BEGIN Data provided

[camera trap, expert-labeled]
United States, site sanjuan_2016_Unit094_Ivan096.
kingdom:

END Data provided
BEGIN Data provided

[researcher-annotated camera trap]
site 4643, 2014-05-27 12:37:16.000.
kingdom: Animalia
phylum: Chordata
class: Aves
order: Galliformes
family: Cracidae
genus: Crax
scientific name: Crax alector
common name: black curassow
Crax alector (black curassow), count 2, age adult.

END Data provided

* _Description of the task_:
What lines in the data above contain the word "camera"? Copy them all.

* _Exercise output_:
[camera trap, expert-labeled]
[researcher-annotated camera trap]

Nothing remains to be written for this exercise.